[begin Input for this task]

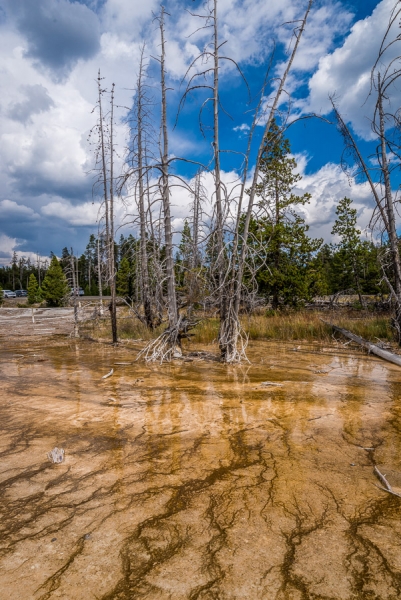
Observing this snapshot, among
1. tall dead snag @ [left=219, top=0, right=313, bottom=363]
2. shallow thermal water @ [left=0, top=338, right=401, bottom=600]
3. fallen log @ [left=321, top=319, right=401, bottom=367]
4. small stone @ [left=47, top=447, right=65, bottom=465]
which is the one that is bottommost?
shallow thermal water @ [left=0, top=338, right=401, bottom=600]

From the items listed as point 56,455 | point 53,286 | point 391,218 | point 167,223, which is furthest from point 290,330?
point 53,286

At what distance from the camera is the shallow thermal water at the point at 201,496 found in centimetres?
202

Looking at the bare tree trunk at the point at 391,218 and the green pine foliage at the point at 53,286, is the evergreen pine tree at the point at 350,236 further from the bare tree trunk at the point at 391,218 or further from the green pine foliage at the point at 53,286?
the green pine foliage at the point at 53,286

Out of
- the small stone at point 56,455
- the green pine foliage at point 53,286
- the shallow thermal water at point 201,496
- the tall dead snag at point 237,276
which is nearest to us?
the shallow thermal water at point 201,496

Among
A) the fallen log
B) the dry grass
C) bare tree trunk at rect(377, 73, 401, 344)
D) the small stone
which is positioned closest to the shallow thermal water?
the small stone

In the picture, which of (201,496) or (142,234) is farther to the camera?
(142,234)

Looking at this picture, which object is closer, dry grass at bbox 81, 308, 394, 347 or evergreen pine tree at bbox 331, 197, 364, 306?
dry grass at bbox 81, 308, 394, 347

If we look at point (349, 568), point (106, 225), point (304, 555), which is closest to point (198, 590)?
point (304, 555)

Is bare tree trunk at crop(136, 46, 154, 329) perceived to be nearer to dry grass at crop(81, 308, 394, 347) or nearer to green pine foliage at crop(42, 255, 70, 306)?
dry grass at crop(81, 308, 394, 347)

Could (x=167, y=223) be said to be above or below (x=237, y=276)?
above

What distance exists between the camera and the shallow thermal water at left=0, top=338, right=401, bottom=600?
202 centimetres

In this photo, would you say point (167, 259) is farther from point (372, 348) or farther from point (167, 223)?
point (372, 348)

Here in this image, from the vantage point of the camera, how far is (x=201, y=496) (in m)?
2.85

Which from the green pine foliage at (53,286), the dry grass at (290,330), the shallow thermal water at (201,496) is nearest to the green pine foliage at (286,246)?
the dry grass at (290,330)
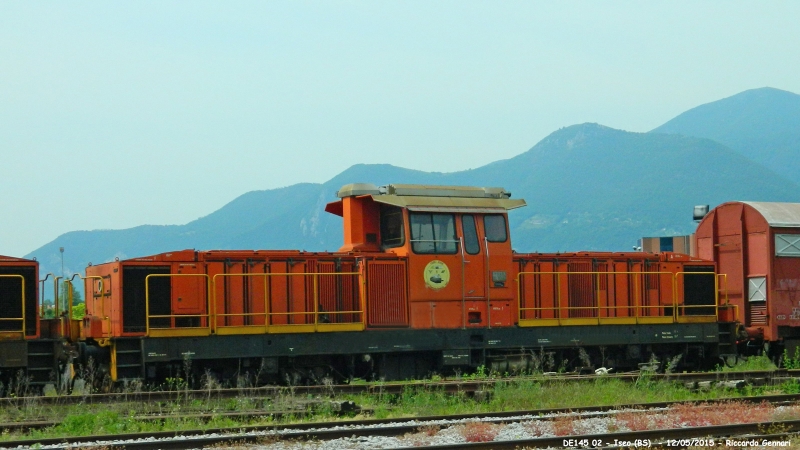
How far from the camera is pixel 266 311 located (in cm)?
1609

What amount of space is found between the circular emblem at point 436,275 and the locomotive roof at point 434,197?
3.40 ft

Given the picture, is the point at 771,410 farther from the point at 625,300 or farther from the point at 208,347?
the point at 208,347

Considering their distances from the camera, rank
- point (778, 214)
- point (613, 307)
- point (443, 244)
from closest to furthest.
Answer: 1. point (443, 244)
2. point (613, 307)
3. point (778, 214)

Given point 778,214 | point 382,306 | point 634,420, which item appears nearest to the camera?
point 634,420

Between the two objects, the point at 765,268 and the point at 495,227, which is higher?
the point at 495,227

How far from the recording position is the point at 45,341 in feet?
50.5

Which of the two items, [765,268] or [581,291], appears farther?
[765,268]

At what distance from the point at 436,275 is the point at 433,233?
2.60ft

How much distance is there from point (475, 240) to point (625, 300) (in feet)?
13.4

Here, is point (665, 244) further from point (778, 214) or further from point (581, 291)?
point (581, 291)

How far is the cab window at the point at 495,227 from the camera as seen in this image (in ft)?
58.1

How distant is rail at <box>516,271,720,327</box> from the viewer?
60.2 feet

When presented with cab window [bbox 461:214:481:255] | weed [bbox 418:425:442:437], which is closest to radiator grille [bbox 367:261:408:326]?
cab window [bbox 461:214:481:255]

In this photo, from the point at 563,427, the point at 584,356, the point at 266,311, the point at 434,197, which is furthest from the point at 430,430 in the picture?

[end Input for this task]

Work to do: All the lines above are to be reproduced exactly, except the pictures.

Response:
Observing this snapshot, among
1. tall dead snag @ [left=219, top=0, right=313, bottom=363]
2. shallow thermal water @ [left=0, top=338, right=401, bottom=600]
3. fallen log @ [left=321, top=319, right=401, bottom=367]
4. small stone @ [left=47, top=447, right=65, bottom=465]
which is the one that is bottommost?
shallow thermal water @ [left=0, top=338, right=401, bottom=600]

From the items listed as point 56,455 | point 53,286 | point 391,218 | point 167,223, which is furthest from point 290,330?
point 53,286

At what distance from the camera is the shallow thermal water at the point at 201,496 found in centimetres?
202

Looking at the bare tree trunk at the point at 391,218 and the green pine foliage at the point at 53,286, is the evergreen pine tree at the point at 350,236 further from the bare tree trunk at the point at 391,218 or further from the green pine foliage at the point at 53,286?
the green pine foliage at the point at 53,286

Out of
- the small stone at point 56,455
- the green pine foliage at point 53,286
- the shallow thermal water at point 201,496
- the tall dead snag at point 237,276
which is nearest to us?
the shallow thermal water at point 201,496

Among
A) the fallen log
B) the dry grass
C) bare tree trunk at rect(377, 73, 401, 344)
D) the small stone
which is positioned closest to the shallow thermal water?
the small stone

In the picture, which of (201,496) or (142,234) is farther to the camera?
(142,234)

Looking at this picture, which object is closer, dry grass at bbox 81, 308, 394, 347 or evergreen pine tree at bbox 331, 197, 364, 306?
dry grass at bbox 81, 308, 394, 347

If we look at point (349, 568), point (106, 225), point (304, 555), which is closest to point (198, 590)?
point (304, 555)

Is bare tree trunk at crop(136, 46, 154, 329) perceived to be nearer to dry grass at crop(81, 308, 394, 347) or nearer to green pine foliage at crop(42, 255, 70, 306)?
dry grass at crop(81, 308, 394, 347)

Could (x=167, y=223) be said to be above or below (x=237, y=276)?
above

What distance exists between the camera and the shallow thermal water at left=0, top=338, right=401, bottom=600?
202 centimetres

In this photo, would you say point (167, 259) is farther from point (372, 348) or farther from point (167, 223)?
point (372, 348)

Here in this image, from the vantage point of the camera, how far is (x=201, y=496) (in m)?
2.85

Which from the green pine foliage at (53,286), the dry grass at (290,330), the shallow thermal water at (201,496) is nearest to the green pine foliage at (286,246)?
the dry grass at (290,330)
How far from the camera is pixel 266 311 located (in cm)?
1609

What amount of space is found between the circular emblem at point 436,275 and the locomotive roof at point 434,197?
3.40 ft

Given the picture, is the point at 771,410 farther from the point at 625,300 or farther from the point at 208,347?
the point at 208,347

Considering their distances from the camera, rank
- point (778, 214)
- point (613, 307)
- point (443, 244)
from closest to furthest.
Answer: 1. point (443, 244)
2. point (613, 307)
3. point (778, 214)

Given point 778,214 | point 382,306 | point 634,420, which item appears nearest to the camera?
point 634,420

Between the two objects, the point at 765,268 and the point at 495,227, which is higher?
the point at 495,227

How far from the recording position is the point at 45,341 in feet?
50.5

Which of the two items, [765,268] or [581,291], appears farther?
[765,268]

At what distance from the point at 436,275 is the point at 433,233?
2.60ft

How much distance is there from point (475, 240) to point (625, 300) (in feet)?
13.4

Here, is point (665, 244) further from point (778, 214) or further from point (581, 291)?
point (581, 291)

How far is the cab window at the point at 495,227 from the camera as seen in this image (in ft)?
58.1

How distant is rail at <box>516,271,720,327</box> from the viewer?
60.2 feet

When presented with cab window [bbox 461:214:481:255] | weed [bbox 418:425:442:437], which is closest to radiator grille [bbox 367:261:408:326]?
cab window [bbox 461:214:481:255]

In this photo, from the point at 563,427, the point at 584,356, the point at 266,311, the point at 434,197, which is furthest from the point at 430,430 in the picture?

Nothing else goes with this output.